**TEXT PASSAGE**
□ □ □

It is essentially the terminal index less the calving traits (calving difficulty, gestation and mortality). The CBV is available on all commercial suckler males and uncalved females, dairy males and dairy x beef males and un-calved females.

Average CBV suckler-born progeny are around €250, dairy beef progeny are around €80, while the average dairy x dairy progeny are back at €2. Table 2 outlines the breed percentiles for calves born from beef sires and dairy dams in 2023, and gives calf purchasers a goo yard stick on which to target purchases in 2024. If calf purchasers use this index in their calf purchasing plans, it will hopefully send a signal to dairy farmers to breed high-CBV calves through using high Dairy Beef Index (DBI) bulls on their dairy cows.

It should also mean that dairy farmers target their matings of high-DBI bulls to match cows with low beef traits to make sure that CBVs are kept high and avoid any very low CBV calves.

Is it working?

Table 1 outlines some interesting work carried out by ICBF on Aberdeen Angus male progeny that have been slaughtered in 2023. The dataset includes over 90,000 Aberdeen Angus male calves ranked from one to 10 in terms of CBV band. The top CBV in the group was €242, while the lowest is €-90. The relationship between the CBV and the slaughter results are very encouraging, with a difference of €326 between the top 10% and the bottom 10%.

□ □ □

**MATERIAL PROVIDED**
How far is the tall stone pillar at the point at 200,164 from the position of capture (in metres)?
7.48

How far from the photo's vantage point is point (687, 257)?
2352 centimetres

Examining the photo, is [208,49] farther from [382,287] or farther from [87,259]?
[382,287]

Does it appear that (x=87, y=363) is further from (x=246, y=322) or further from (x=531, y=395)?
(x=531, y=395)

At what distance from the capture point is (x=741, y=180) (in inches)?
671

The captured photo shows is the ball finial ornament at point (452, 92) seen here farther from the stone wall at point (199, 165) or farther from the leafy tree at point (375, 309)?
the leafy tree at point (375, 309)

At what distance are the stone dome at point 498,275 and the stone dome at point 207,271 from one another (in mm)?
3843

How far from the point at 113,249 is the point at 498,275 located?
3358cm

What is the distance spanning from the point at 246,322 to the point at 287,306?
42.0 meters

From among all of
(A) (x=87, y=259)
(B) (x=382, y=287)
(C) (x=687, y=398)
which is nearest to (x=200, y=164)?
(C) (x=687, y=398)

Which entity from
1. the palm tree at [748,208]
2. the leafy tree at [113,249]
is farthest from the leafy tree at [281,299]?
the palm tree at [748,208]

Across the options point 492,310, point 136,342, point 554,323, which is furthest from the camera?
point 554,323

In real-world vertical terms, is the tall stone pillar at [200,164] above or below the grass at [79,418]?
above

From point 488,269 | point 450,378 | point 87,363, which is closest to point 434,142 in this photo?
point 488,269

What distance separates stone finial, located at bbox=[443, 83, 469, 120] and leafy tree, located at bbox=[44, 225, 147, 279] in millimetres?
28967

□ □ □

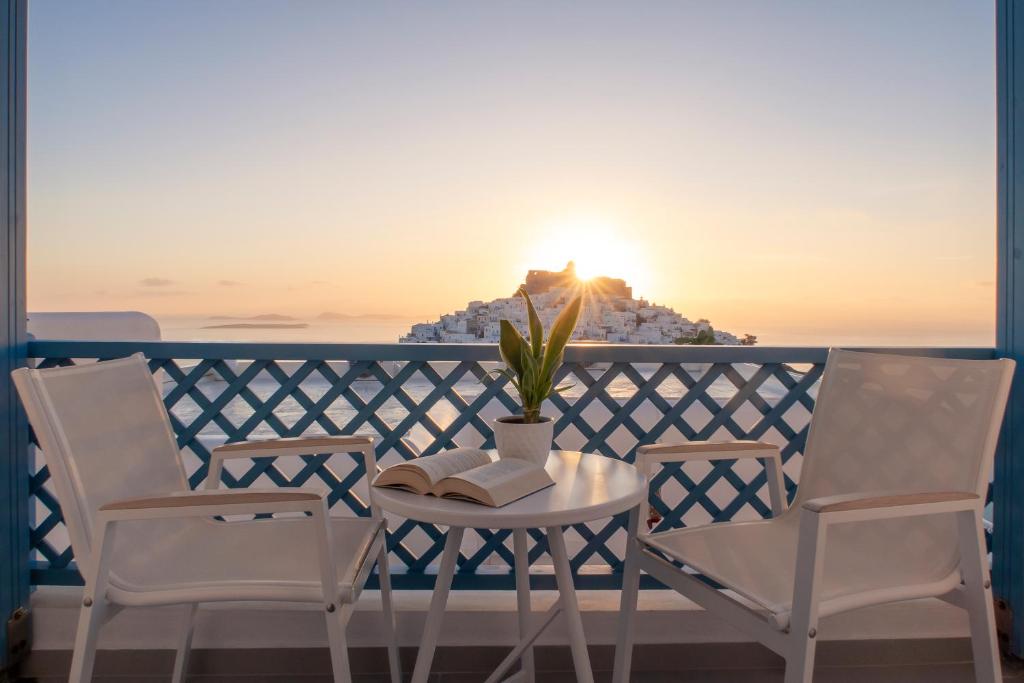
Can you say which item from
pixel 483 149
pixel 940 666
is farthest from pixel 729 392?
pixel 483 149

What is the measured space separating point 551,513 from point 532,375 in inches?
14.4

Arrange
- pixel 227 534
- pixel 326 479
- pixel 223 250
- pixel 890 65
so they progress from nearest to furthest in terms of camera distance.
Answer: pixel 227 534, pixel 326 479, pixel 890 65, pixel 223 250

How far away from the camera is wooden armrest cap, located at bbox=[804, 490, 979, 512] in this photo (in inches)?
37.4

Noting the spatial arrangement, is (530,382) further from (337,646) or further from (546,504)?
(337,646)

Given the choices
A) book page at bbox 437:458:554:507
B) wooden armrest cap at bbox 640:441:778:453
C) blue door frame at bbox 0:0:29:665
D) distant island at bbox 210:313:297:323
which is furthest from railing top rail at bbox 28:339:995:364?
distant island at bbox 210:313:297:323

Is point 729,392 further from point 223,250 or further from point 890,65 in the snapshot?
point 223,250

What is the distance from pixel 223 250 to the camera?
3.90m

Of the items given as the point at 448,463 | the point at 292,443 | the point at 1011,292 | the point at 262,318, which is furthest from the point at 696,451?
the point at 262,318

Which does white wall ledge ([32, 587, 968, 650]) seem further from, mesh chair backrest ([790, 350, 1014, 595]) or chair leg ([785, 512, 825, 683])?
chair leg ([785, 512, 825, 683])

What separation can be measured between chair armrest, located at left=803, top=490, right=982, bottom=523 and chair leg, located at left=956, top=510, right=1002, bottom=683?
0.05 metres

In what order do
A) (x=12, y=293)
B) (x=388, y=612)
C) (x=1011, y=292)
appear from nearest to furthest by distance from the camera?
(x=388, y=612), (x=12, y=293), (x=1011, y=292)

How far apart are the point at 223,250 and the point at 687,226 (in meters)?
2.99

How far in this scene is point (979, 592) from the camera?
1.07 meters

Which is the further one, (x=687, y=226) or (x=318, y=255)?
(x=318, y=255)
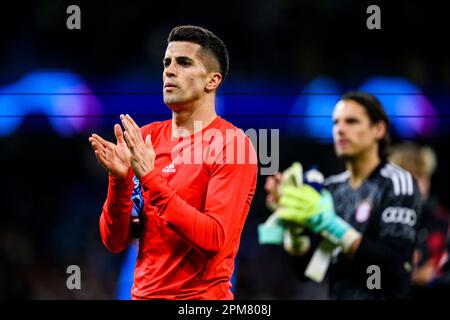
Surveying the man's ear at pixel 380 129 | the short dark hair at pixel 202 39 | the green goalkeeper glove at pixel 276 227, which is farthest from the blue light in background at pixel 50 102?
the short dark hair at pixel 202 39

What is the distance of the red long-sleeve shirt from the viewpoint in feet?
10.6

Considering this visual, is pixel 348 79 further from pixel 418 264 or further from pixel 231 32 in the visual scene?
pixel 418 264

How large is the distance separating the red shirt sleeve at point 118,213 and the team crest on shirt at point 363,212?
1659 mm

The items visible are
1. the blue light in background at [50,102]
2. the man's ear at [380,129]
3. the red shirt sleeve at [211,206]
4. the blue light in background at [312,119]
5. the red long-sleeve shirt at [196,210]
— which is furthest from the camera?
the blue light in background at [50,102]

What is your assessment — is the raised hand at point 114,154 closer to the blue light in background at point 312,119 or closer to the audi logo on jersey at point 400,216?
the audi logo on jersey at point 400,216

□ □ □

**TASK REQUIREMENTS**
(1) Decide whether each statement agrees with the CBV passage, and for each answer yes or no, quoting the exact words from the passage that settle it: (a) The CBV is available on dairy males. (b) Average dairy beef progeny have a CBV of around €250. (c) The Aberdeen Angus dataset includes over 90,000 male calves.
(2) Carry on the CBV passage, starting right after its final sentence.
These data have nothing to do with the CBV passage.

**ANSWERS FOR THE TASKS**
(1)
(a) Yes: "The CBV is available on all commercial suckler males and uncalved females, dairy males and dairy x beef males and un-calved females."
(b) No: "dairy beef progeny are around €80"
(c) Yes: "The dataset includes over 90,000 Aberdeen Angus male calves"

(2)
Finishing value and revenue is one thing, but how much its costs to get there is also important and the days to finish are also a lot less for the high-CBV calves. The difference between the top and bottom 10% is 37 days early finishing for the high-CBV calves.

While the benefits are clear, there isn’t as big a difference at calf price, with €58/calf between the top 10% and bottom 10%. Paying an extra €58 at the calf stage to achieve an extra €326 at the finishing stage, 37 days earlier than the low-CBV calves, makes sense and it will be interesting to see how buyers use this information.